(Record set)
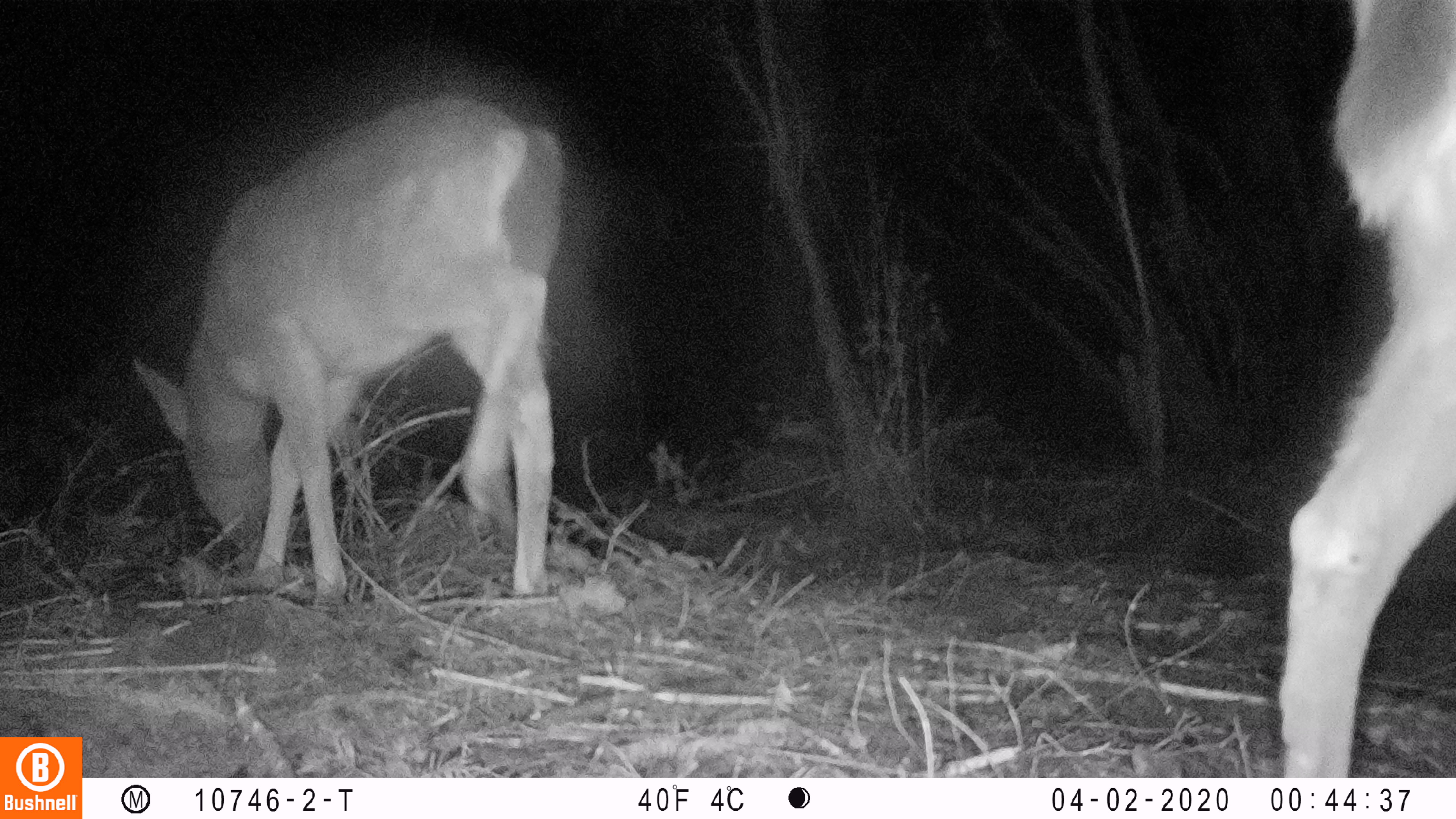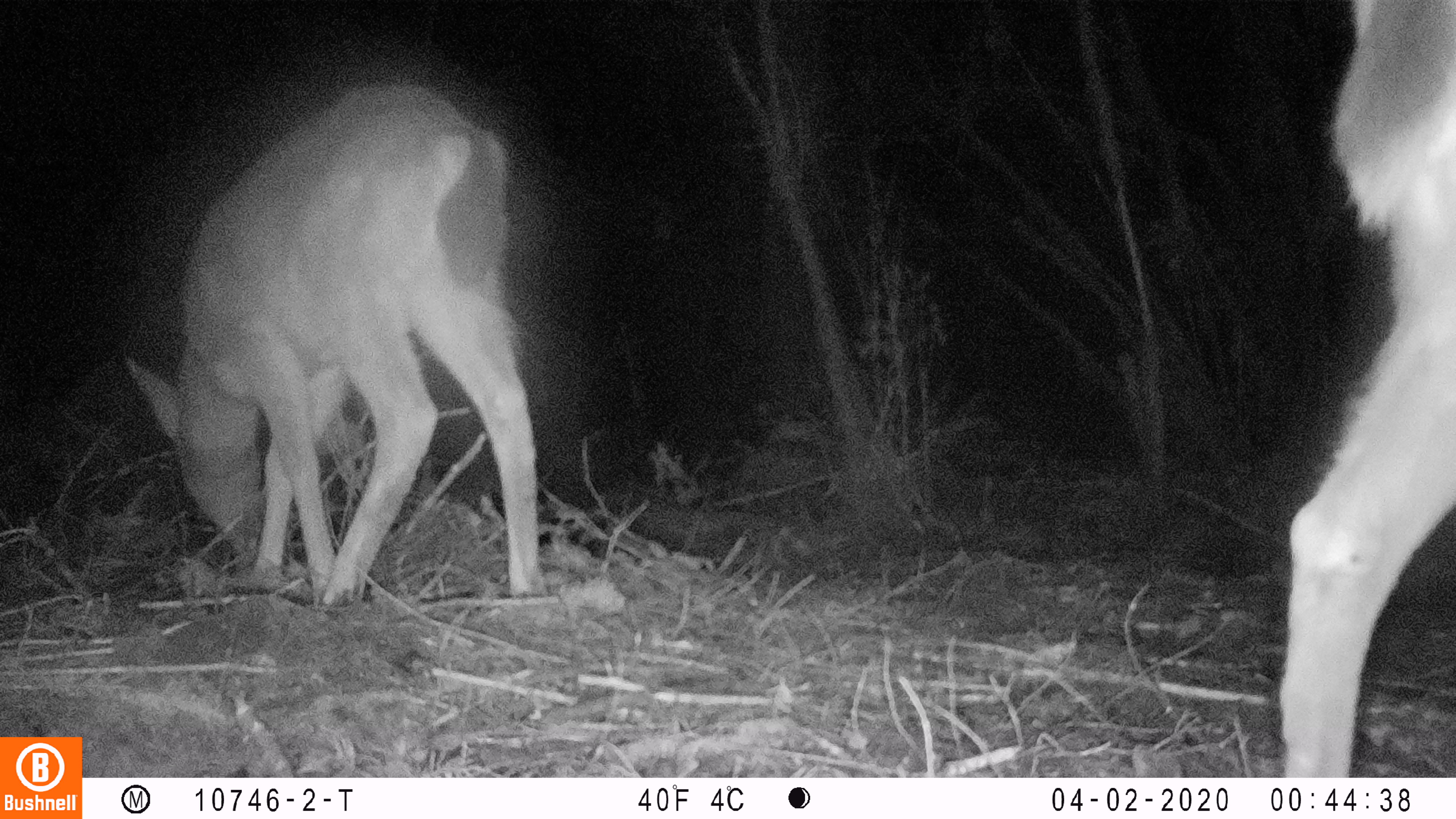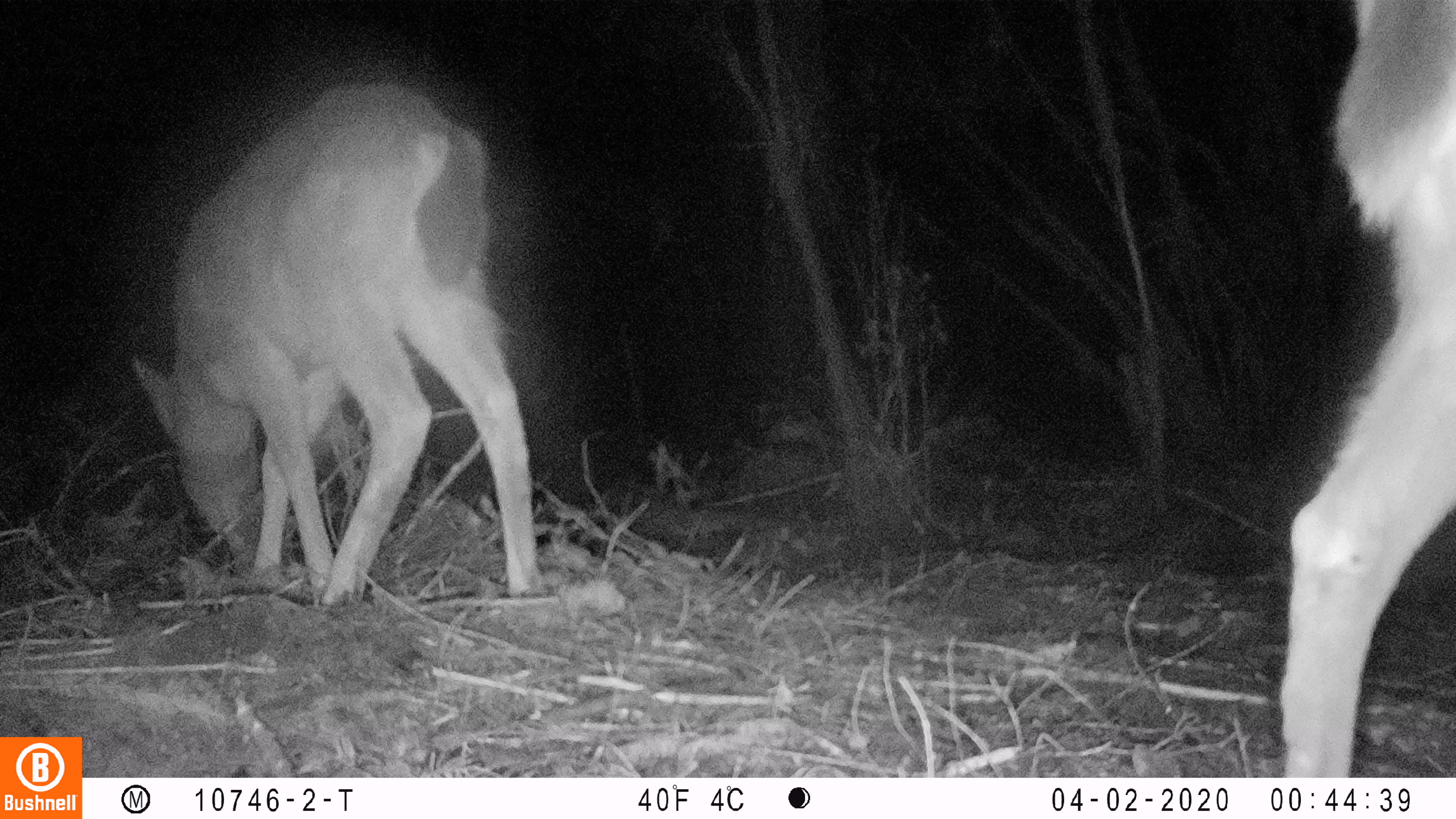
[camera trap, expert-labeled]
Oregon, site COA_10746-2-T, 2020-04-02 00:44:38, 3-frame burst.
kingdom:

* * *

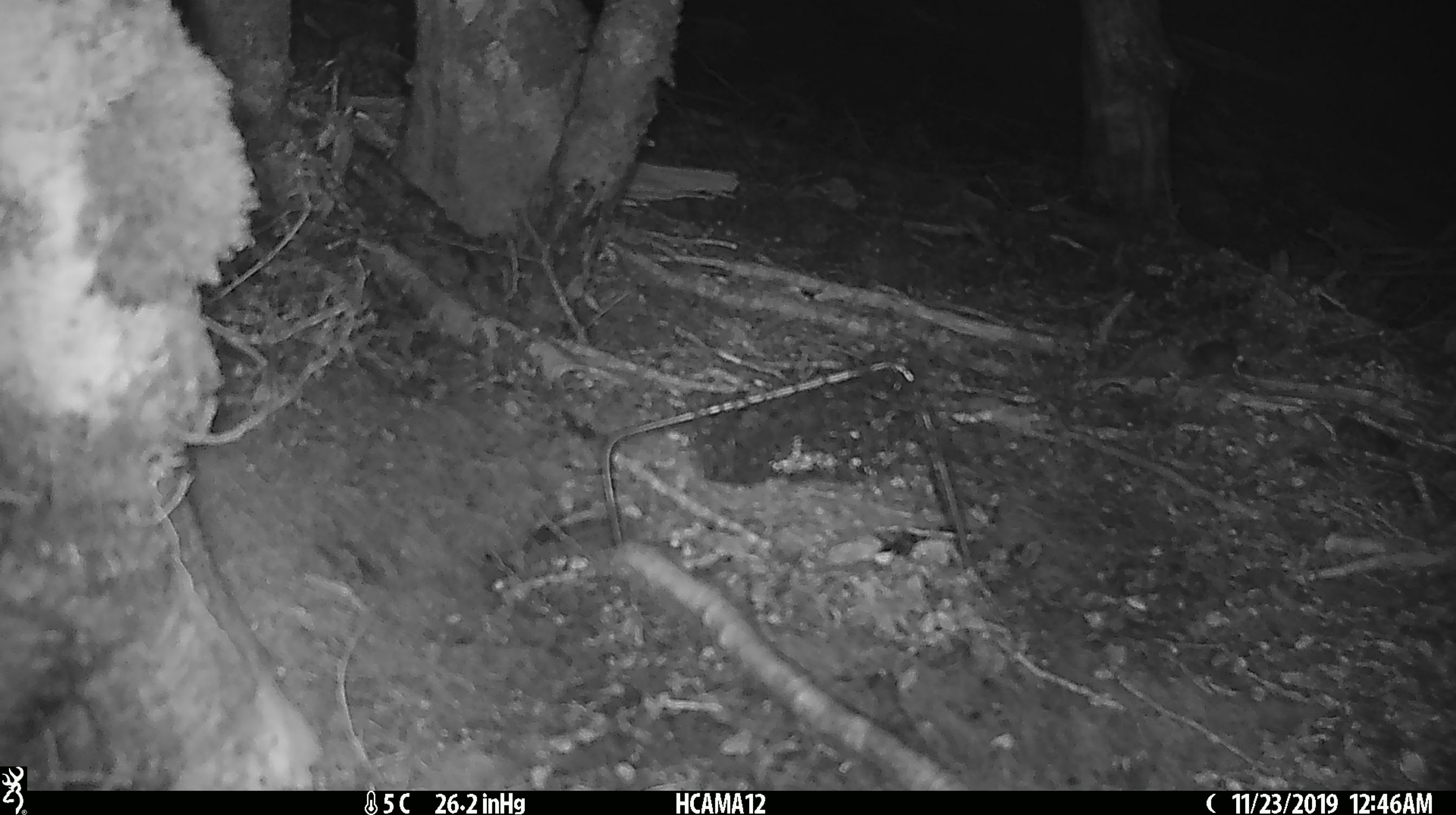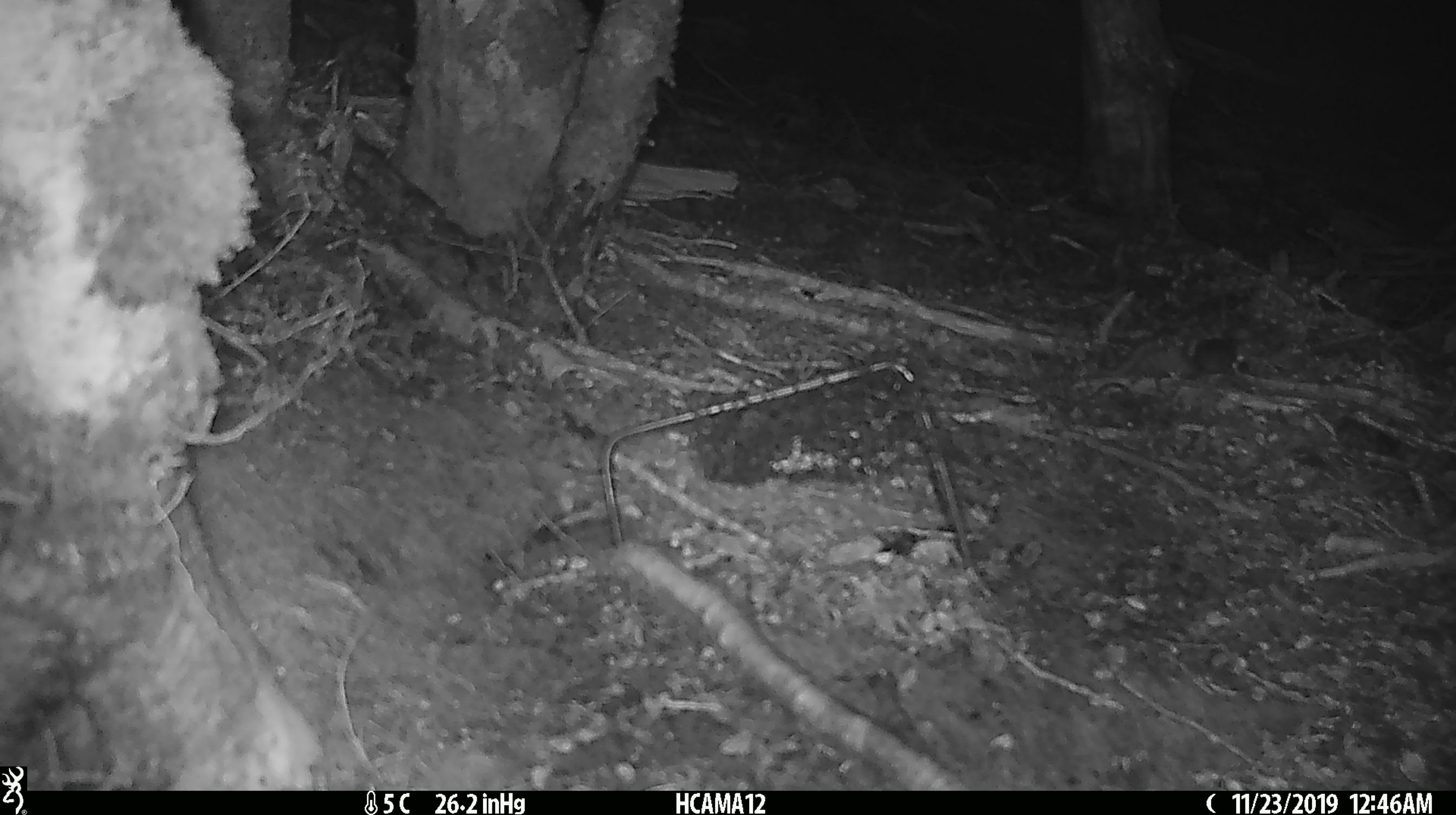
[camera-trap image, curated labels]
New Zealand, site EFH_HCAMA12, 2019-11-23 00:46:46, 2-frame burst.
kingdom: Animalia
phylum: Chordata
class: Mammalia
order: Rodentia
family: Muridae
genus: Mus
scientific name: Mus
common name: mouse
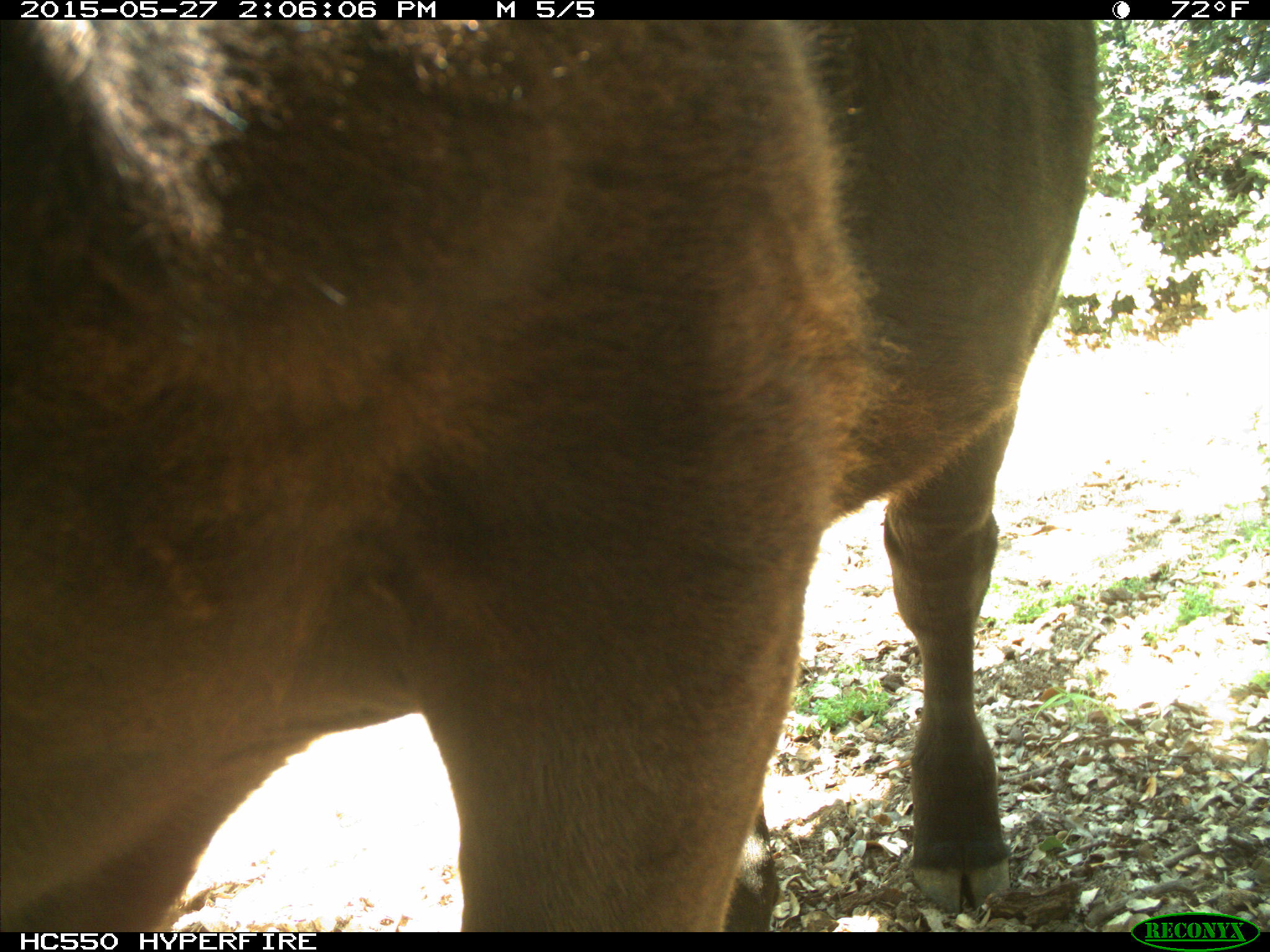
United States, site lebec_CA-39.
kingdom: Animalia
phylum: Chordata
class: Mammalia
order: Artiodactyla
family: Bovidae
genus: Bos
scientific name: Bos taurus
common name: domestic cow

(Your instructions) The lines of the records that contain the string "trap" should be located and copied.

(Result of the task)
[camera trap, expert-labeled]
[camera-trap image, curated labels]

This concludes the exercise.